### Using the information
1. In the patch discussion, whose atomic implementation does Peter Zijlstra recommend looking at?
2. Extract the patch discussion between "[PATCH v4 3/4]" and "make fwd progress.", inclusive.

### Document passage
[PATCH v4 3/4] locking/qspinlock: Add ARCH_USE_QUEUED_SPINLOCKS_XCHG32

Wed Apr 7 15:29:12 BST 2021

On Wed, Apr 7, 2021 at 11:43 AM Christoph Hellwig <hch at infradead.org> wrote:
>
> On Tue, Apr 06, 2021 at 09:15:50AM +0200, Peter Zijlstra wrote:
> > Anyway, given you have such a crap architecture (and here I thought
> > RISC-V was supposed to be a modern design *sigh*), you had better go
> > look at the sparc64 atomic implementation which has a software backoff
> > for failed CAS in order to make fwd progress.
>
> It wasn't supposed to be modern.  It was supposed to use boring old
> ideas.  Where it actually did that it is a great ISA, in parts where
> academics actually tried to come up with cool or state of the art
> ideas (interrupt handling, tlb shootdowns, the totally fucked up
> memory model) it turned into a trainwreck.

### Information shown
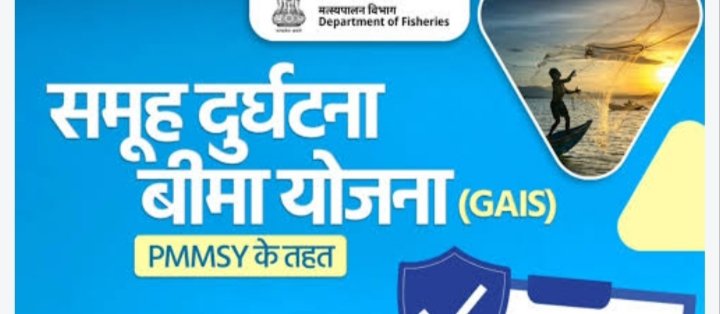 दुर्घटना-बीमा-योजना-के-अग्रेत्तर-संचालन-हेतु-प्रशासकीय-स्वीकृति.jpg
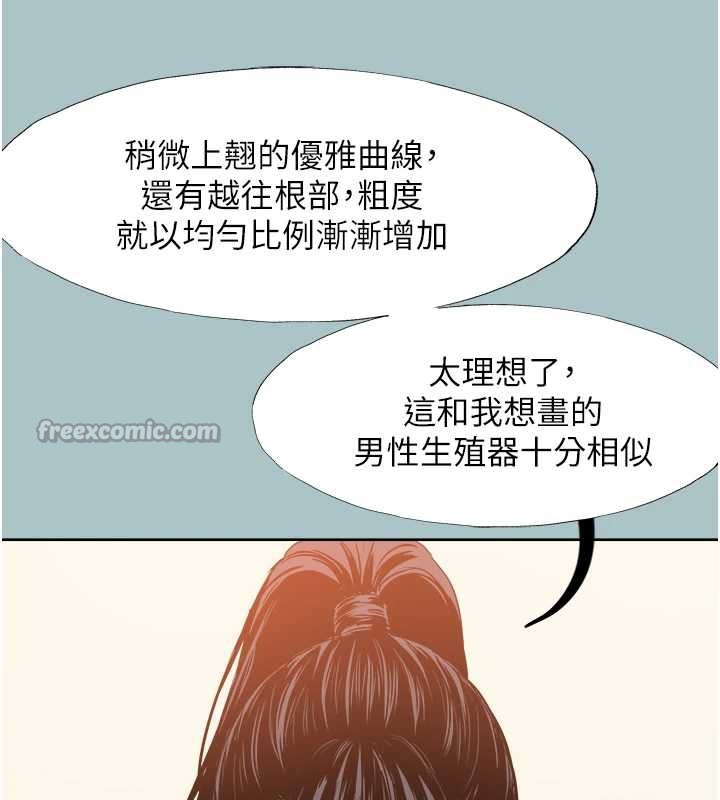 不要恋爱要打炮 - 第13話-不惜獻身的女職員 - page 28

### Answers to the problems
1. The sparc64 atomic implementation, which has a software backoff for failed CAS.

2.
[PATCH v4 3/4] locking/qspinlock: Add ARCH_USE_QUEUED_SPINLOCKS_XCHG32

Wed Apr 7 15:29:12 BST 2021

On Wed, Apr 7, 2021 at 11:43 AM Christoph Hellwig <hch at infradead.org> wrote:
>
> On Tue, Apr 06, 2021 at 09:15:50AM +0200, Peter Zijlstra wrote:
> > Anyway, given you have such a crap architecture (and here I thought
> > RISC-V was supposed to be a modern design *sigh*), you had better go
> > look at the sparc64 atomic implementation which has a software backoff
> > for failed CAS in order to make fwd progress.